What evidence links fragrance to breast cancer?

  • IFRA’s 2011 published list of 4,000 possible fragrance ingredients used to formulate fine fragrances, fragranced cosmetics and personal care products includes chemicals listed as carcinogens by California’s Prop. 65 Program and the National Toxicology Program (NTP) such as benzophenone, methyleugenol and styrene.[3]
  • BCPP’s Right to Know report test of 100 personal care products and 40 cleaning products revealed the possible carcinogens beta-myrcene, benzophenone, and DEHP and endocrine disrupting compounds including DEP, oxybenzone, octinoxate and galaxolide.

What about “natural” fragrance and essential oils?

  • “Natural” does not mean safe. There can be constituents of natural fragrances that have harmful health effects including endocrine disruptors, carcinogens and allergens. It is important that companies look for safer alternatives where available and report all ingredients in their fragrances, both natural and synthetic, so that consumers are able to avoid potential allergic reactions and other health consequences.
  • Essential oils are naturally occurring complex mixtures which are highly variable in their chemical composition dependent on their geographic origin, extraction method, season of harvest and many other biological conditions. Some of the naturally-occurring constituents can be allergens or sensitizers, carcinogens or endocrine disrupting chemicals or have other negative health effects.[4],[5]. However, many of the constituents have been shown to have positive health effects, including antioxidant, antimicrobial and antitumor activities.[6] Many essential oils have not been tested thoroughly for safety, though most have been used for centuries by communities around the world.
  • There is evidence that the use of products containing lavender and tea tree oil on young boys can result in gynecomastia (growth of breast tissue).[7] No effects on breast development have been seen in women or young girls.[8]
  • Dilution of essential oils reduces their endocrine disrupting effects.[9]
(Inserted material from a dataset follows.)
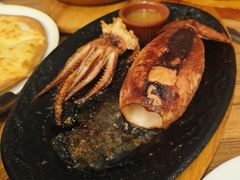 -萨莉亚意式餐厅(河东万达店)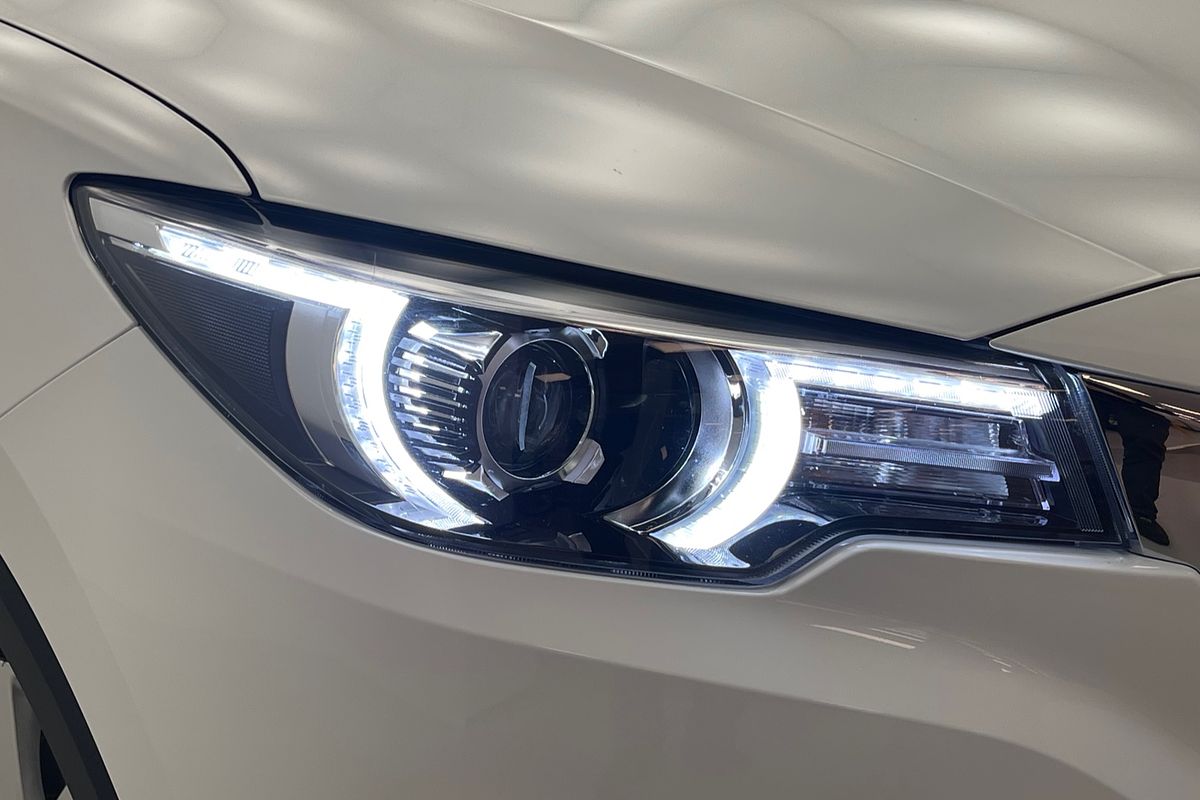 2023 MG ZS Excite AZS1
Who is most likely to be exposed to fragrance?

Women who work in beauty, cleaning, and home care industries are likely to be exposed, as well as consumers who use home and beauty care products containing fragrance.

Who is most vulnerable to the health effects?
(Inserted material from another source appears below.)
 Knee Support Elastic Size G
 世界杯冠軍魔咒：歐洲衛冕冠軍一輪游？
Children, women of color, custodians, domestic workers and cosmetologists are most vulnerable and highly exposed. Without full ingredient disclosure, these populations have no way to avoid chemicals of concern.

What are the top tips to avoid exposure?

  • Choose fragrance-free products or products from companies who have publicly committed to full fragrance ingredient disclosure.
  • Read labels to avoid products that contain ‘fragrance’ or ‘parfum.’
  • Wear appropriate personal protective equipment when working with fragranced products, such as personal care products, cleaning products, perfumes, and home care products.
  • Never use undiluted essential oils directly on the skin.
  • Avoid the use of lavender or tea tree oil on young boys.
[1] International Fragrance Association. “IFRA Transparency List.” Accessed November 4, 2020.

[2] Breast Cancer Prevention Partners. “Right to Know: Exposing Toxic Fragrance Chemicals in Beauty, Personal Care, and Cleaning Products. Breast Cancer Prevention Partners.” Last modified September 2018.

[3] International Fragrance Association. “IFRA Transparency List.” Accessed November 4, 2020.

[4] Nematollahi, Neda, Spas D. Kolev and Anne Steinemann. “Volatile chemical emissions from essential oils.” Air Quality Atmosphere and Health 11, 8 (2018): 949–54. doi:10.1007/s11869-018-0606-0.

[5] National Institute of Environmental Health Sciences. “Essential Oils.” Last updated April 15, 2020.

[6] Dosoky, Noura S, and William N Setzer. “Chemical Composition and Biological Activities of Essential Oils of Curcuma Species.” Nutrients 10, 9 (2018): 1196. doi:10.3390/nu10091196.

[7] Henley, Derek V et al. “Prepubertal gynecomastia linked to lavender and tea tree oils.” The New England Journal of Medicine 356, 5 (2007): 479-85. doi:10.1056/NEJMoa064725.

[8] National Institute of Environmental Health Sciences. “Essential Oils.” Last updated April 15, 2020.

[9] National Institute of Environmental Health Sciences. “Essential Oils.” Last updated April 15, 2020.